## Reading passage:

◇ ◇ ◇ ◇ ◇ ◇ ◇

02 August 2011
Collecting technological predictions in literature 2
E-books were described by Jules Verne in Paris in the Twentieth Century, which he completed in 1864. Unfortunately, an editor rejected it as ‘ too fantastical ‘ and Verne locked it away in a drawer. In 1994 it was rediscovered in a safe by a descendant, who decided to publish it. The English translation appeared in 1996. In the same novel Verne predicted petrol-powered vehicles, pocket calculators and a ‘ worldwide telegraphic communications’ network. The subway system he described was hardly a prediction---London already had the world’s first in 1864.
“ Michel search for literature, but nothing but technology was available in bookstores “
Copies of the paperback are common enough at around $15.
Legendary science writer Dr Isaac Asimov described an e book in an article ‘The Fun we had’, which appeared in The Magazine of Fantasy and Science Fiction in February 1954.
“’Gee, said Tommy. ‘What a waste. When you’re through with the book you just throw it away…our television screen must have had a million books on it and it’s good for plenty more. I wouldn’t throw it away. ‘“
Copies of the magazine are probably quite common. You can pay a mere $7 for one on ABE, though one chancer demands $99 for his copy.
Ten years later SF writer Stanilaw Lem wrote about e-books in Return from the Stars (1961)

◇ ◇ ◇ ◇ ◇ ◇ ◇

## Provided data:
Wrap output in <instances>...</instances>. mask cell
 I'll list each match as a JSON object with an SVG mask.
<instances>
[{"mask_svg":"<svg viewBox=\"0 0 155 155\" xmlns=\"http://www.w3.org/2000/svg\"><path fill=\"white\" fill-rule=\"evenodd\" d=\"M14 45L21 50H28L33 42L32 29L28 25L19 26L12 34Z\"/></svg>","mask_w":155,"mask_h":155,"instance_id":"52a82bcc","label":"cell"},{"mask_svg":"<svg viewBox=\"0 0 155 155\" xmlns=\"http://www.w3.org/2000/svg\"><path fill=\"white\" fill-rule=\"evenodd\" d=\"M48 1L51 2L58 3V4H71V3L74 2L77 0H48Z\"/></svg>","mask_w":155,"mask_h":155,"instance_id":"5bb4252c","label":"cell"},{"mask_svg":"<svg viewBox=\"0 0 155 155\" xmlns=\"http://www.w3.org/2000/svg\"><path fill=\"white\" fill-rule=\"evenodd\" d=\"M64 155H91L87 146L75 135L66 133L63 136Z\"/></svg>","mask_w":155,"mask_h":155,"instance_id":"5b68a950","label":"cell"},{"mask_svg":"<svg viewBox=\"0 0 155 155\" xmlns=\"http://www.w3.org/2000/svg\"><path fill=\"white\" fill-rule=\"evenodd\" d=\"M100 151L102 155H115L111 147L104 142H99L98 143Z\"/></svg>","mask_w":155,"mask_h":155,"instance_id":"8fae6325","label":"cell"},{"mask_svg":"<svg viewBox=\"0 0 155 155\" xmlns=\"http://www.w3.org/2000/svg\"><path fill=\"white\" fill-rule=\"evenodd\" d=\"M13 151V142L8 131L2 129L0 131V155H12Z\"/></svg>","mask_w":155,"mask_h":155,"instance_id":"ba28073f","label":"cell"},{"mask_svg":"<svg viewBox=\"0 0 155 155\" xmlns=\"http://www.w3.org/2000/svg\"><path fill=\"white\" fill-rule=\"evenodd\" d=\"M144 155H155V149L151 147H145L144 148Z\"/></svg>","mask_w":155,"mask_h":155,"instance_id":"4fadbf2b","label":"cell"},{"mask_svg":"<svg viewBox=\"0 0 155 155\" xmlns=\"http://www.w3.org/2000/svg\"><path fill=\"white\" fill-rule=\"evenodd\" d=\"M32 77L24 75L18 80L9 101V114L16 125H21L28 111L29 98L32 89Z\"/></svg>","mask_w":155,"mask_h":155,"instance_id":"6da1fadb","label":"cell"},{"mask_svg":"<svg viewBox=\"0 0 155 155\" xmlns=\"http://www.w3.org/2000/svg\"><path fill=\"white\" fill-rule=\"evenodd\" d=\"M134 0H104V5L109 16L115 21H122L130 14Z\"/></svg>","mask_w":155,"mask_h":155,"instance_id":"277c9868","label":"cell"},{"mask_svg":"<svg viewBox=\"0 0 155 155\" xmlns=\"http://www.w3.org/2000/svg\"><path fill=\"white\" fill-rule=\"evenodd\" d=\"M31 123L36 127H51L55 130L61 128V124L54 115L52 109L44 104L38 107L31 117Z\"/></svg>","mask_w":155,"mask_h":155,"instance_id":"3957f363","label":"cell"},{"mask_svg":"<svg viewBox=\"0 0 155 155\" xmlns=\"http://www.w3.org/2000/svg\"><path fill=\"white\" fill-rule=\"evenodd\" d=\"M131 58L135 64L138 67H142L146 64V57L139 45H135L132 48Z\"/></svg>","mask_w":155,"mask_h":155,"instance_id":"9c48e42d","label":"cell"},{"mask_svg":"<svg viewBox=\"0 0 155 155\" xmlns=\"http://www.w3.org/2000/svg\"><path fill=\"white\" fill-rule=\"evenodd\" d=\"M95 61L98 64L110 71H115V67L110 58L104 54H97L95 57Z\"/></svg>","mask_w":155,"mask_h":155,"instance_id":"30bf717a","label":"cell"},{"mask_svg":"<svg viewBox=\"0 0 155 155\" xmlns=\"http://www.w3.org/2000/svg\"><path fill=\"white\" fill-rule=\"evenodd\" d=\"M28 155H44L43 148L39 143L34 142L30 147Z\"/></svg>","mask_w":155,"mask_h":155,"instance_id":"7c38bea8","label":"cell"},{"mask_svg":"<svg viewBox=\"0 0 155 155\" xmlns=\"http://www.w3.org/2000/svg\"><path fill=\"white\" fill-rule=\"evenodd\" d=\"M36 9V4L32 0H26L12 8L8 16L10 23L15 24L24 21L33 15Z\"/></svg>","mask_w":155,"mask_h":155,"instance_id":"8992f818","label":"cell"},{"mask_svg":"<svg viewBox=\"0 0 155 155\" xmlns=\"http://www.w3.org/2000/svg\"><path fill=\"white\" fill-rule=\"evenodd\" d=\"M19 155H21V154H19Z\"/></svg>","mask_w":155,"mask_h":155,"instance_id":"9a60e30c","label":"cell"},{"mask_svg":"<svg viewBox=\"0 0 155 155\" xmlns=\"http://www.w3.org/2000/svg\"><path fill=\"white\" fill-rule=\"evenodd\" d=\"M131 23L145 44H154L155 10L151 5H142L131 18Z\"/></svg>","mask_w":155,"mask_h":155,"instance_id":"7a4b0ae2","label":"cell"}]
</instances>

◇ ◇ ◇ ◇ ◇ ◇ ◇

## Questions:
A. Quote the post on technological predictions in literature, starting at "Legendary science writer" and ending at "the Stars (1961)".
B. According to the post on technological predictions in literature, when did the English translation of Paris in the Twentieth Century appear?
The data come from a source unrelated to the post on technological predictions in literature.

## Solutions to the exercise:
A.
Legendary science writer Dr Isaac Asimov described an e book in an article ‘The Fun we had’, which appeared in The Magazine of Fantasy and Science Fiction in February 1954.
“’Gee, said Tommy. ‘What a waste. When you’re through with the book you just throw it away…our television screen must have had a million books on it and it’s good for plenty more. I wouldn’t throw it away. ‘“
Copies of the magazine are probably quite common. You can pay a mere $7 for one on ABE, though one chancer demands $99 for his copy.
Ten years later SF writer Stanilaw Lem wrote about e-books in Return from the Stars (1961)

B. 1996